It took me a while, but it finally hit…The winter blues. There have been hints of it before, but I’ve been so busy trying to keep up with everything while still fighting this cold. I’ve been sick for a month now, with the cough deep in my chest, keeping me awake coughing all night.

I have the blues every winter, usually January and February are the worst for me. It hits me when the weather is cold, usually without the beauty of snow. The brown grass, the bare trees and the gray skies prove to be a challenge for me. We’ve had plenty of snow up here, then it melts and we’re left with MUD. Let me say this now, I can’t stand MUD. I know, I’m in a bad place for that. I’ll learn to live with it, but I don’t like it.

I’m finally getting the hang of water rationing. With our back-up supply of water jugs in the power shed, it’s helped a lot. The shower thing is a bit more difficult. I wash my hair in the kitchen sink and am learning to take sink baths every night. I let Dave have the shower water, he works hard every day, I don’t.

I watch the weather religiously, trying to time my daily trips to town, and to try and figure out when Dave can get us more water. Do you see a theme here? We can manage just over a week between fill-ups now. I love that we have friends and family/sister that offer showers and a bed if we need it.

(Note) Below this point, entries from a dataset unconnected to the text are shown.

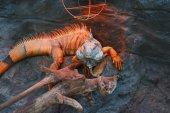 Fotografie krásný detail drak - Leguán zelený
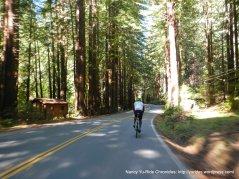 thru the redwoods
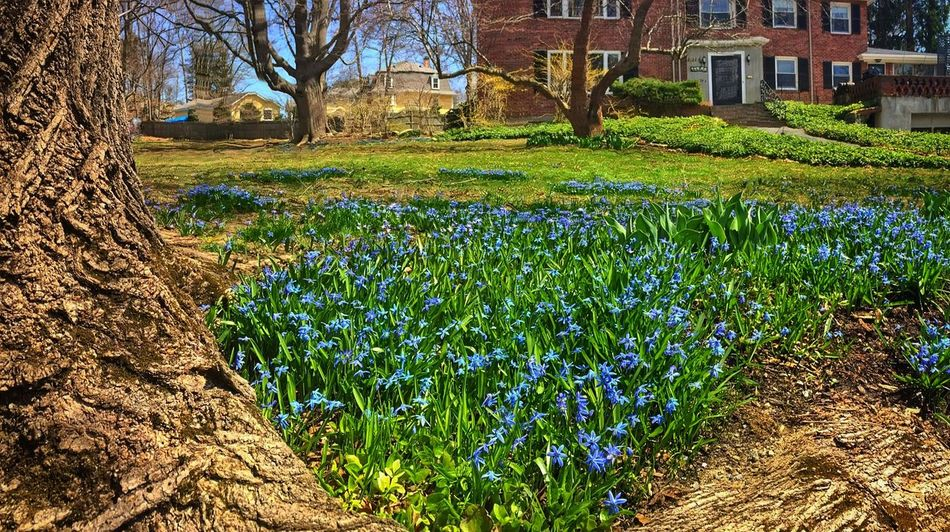 Spring Into Spring Spring Flowers Flowers Green Ground Groundcover Gloryofthesnow Luciliae Chionodoxa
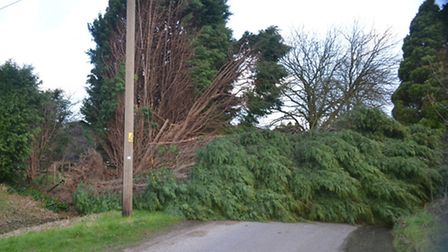 A tree blocks the road between Radwinter and Wimbish Green following Valentine night storm. Picture:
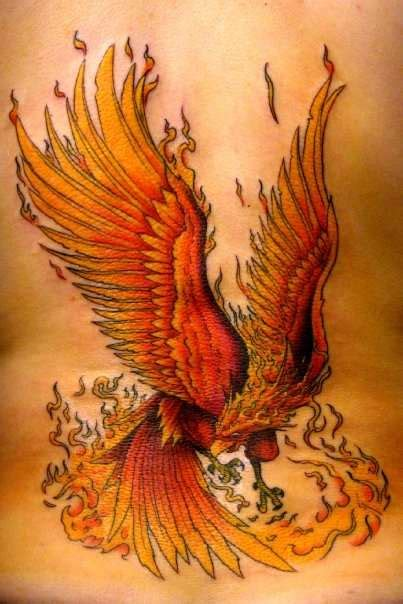 fire phoenix tattoo designs indian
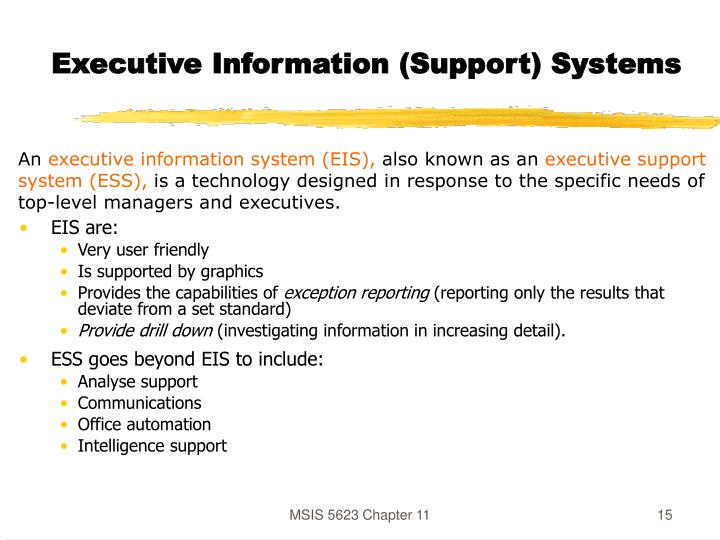Executive Information (Support) Systems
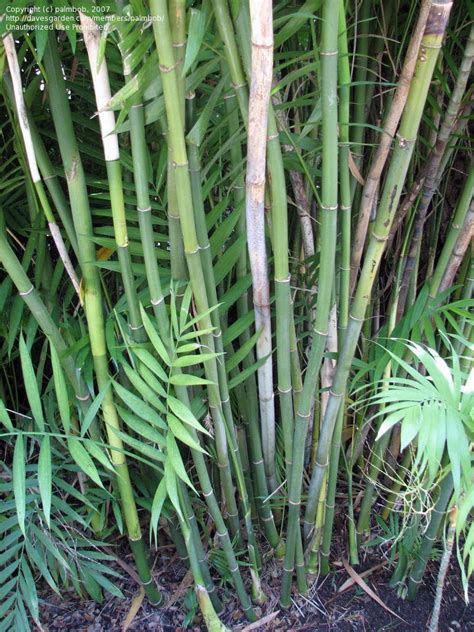 plantfiles pictures costa rican bamboo palm chamaedorea costaricana by palmbob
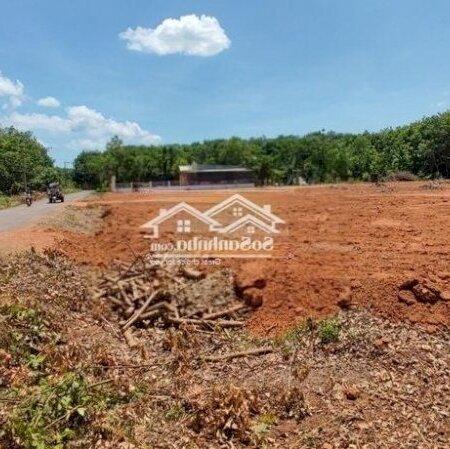 Đất 2Mt Dt753, Đồng Phú, Sổ Hồng Riêng- Ảnh 2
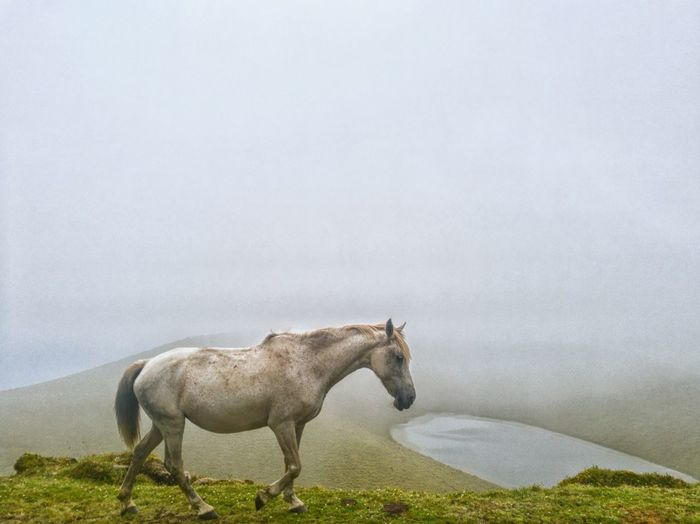 Horse walking above lake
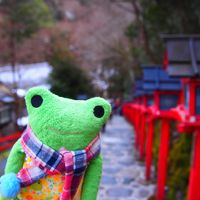 寒いけど、京都行っちゃう?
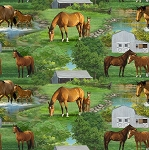 WILD WINGS SUMMER HORSE SCENIC,BY SPRINGS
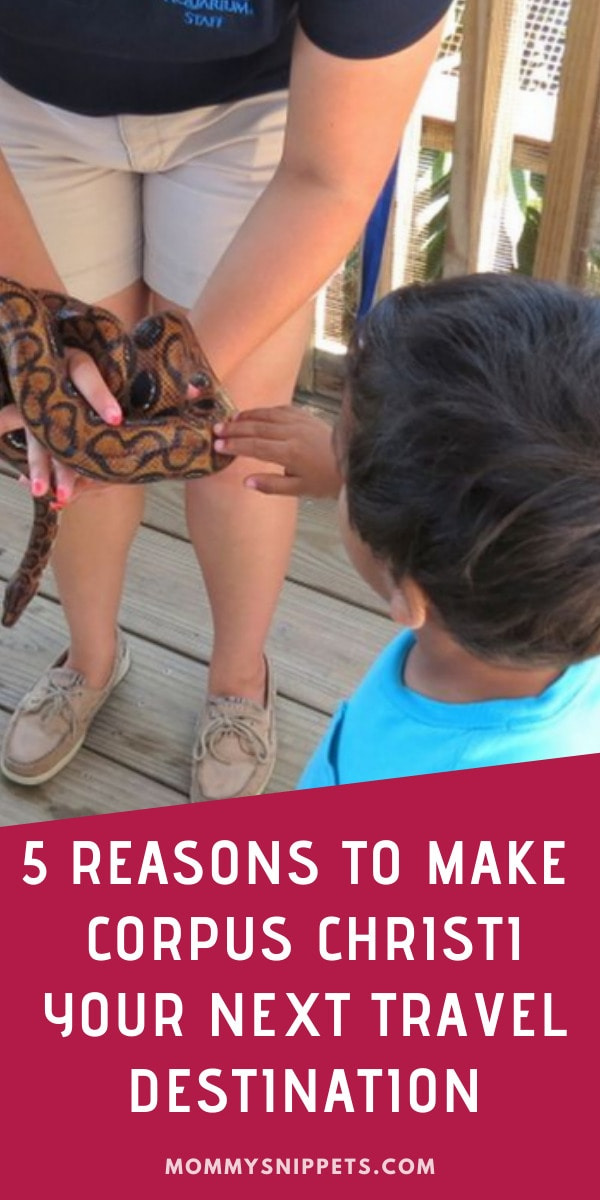 5 Reasons to make Corpus Christi your next travel destination- MommySnippets.com (1)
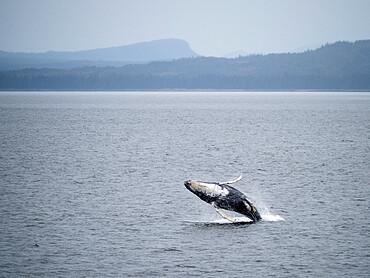 Young humpback whale, Megaptera novaeangliae, breaching in Frederick Sound, Southeast Alaska, USA.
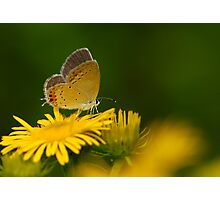 wild flower Photographic Print
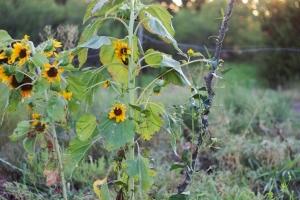 IMG_6781 (2) (Garden Morning Light)
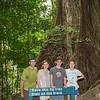 Daintree Forest - Mossman Gorge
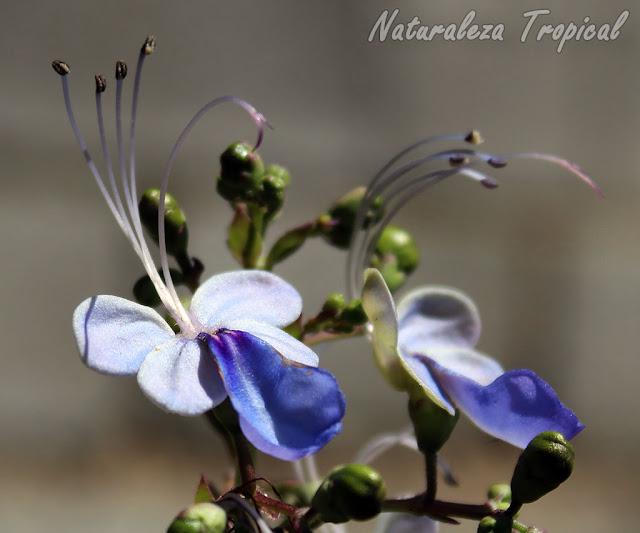 5- El arbusto Mariposa (Rotheca myricoides) está presente en muchos jardines del país e incluso sus semillas han sido dispersadas hacia la vegetación natural donde actualmente crece natural.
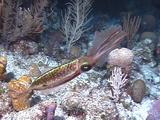Caribbean Reef Squid Swims At Night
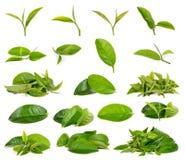 Πράσινο φύλλο τσαγιού που απομονώνεται στο άσπρο υπόβαθρο στοκ φωτογραφία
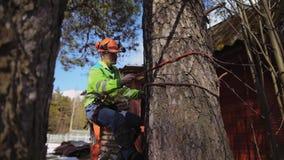 Arborist climbs a tree trunk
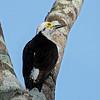 Witte specht; Melanerpes candidus; White woodpecker; Pic dominicain; Weißspecht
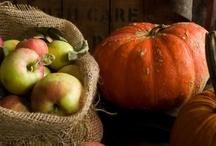 Crisp Autumn / by Tiffany Hill
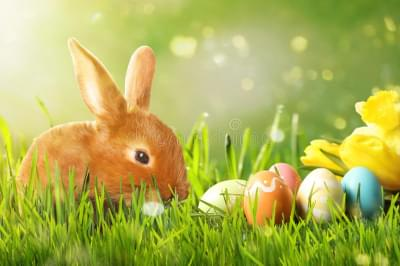 How Did Easter Become Represented by an Easter Bunny?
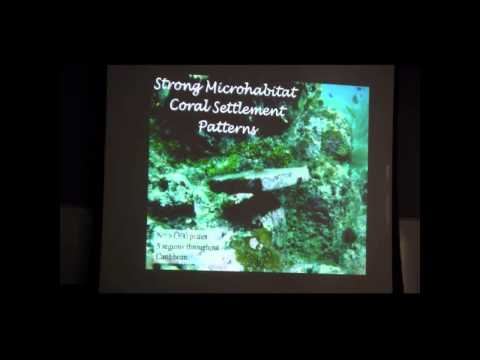 Robert Steneck - Benthic algae and the coral recruitment potential of Caribbean reefs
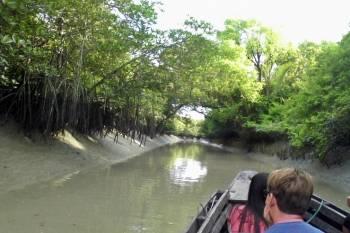 Sundarban World Heritage Tour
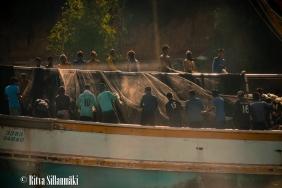 boats-14-2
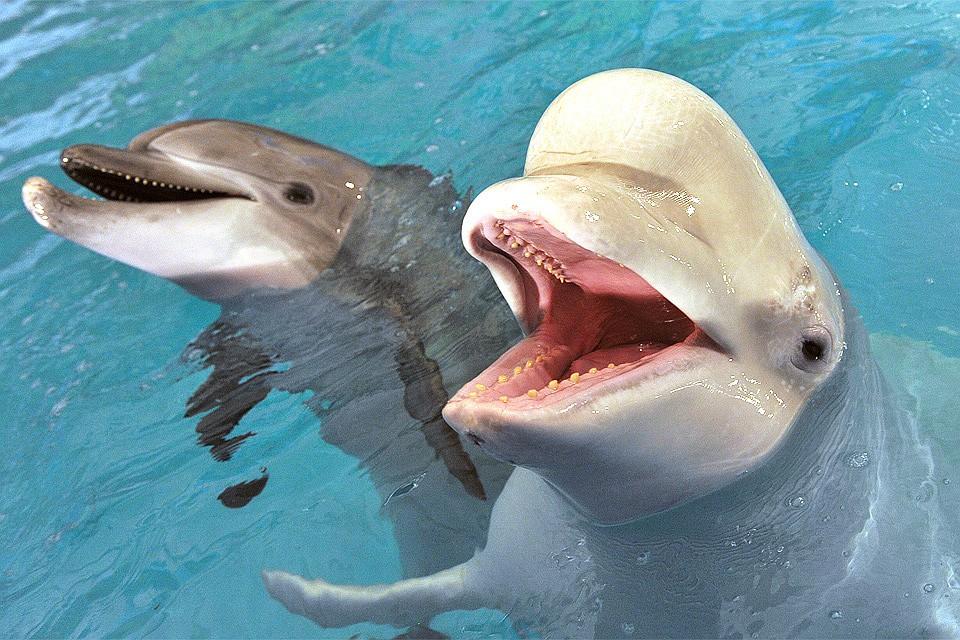Дельфин хочет секса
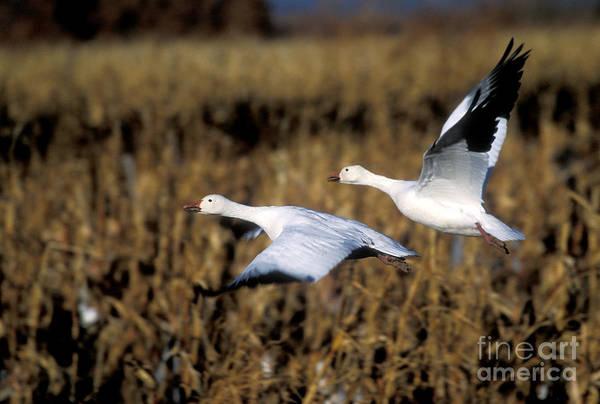 Photograph - Snow Geese by Steven Ralser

So, as I sit and look out at the gray day, I’m reminded once again that things aren’t nearly as bad as I perceive them to be. We have warm bed, (a new mattress by the way), food, family, and views to die for. I still am not sure what God’s plan is in all of this, but I’m sure he’ll see us through all the way.

 

Jeremiah 29:11

“For I know the plans I have for you,” says the Lord. “Plans to prosper you, and not to harm you, plans to give you hope and a future.”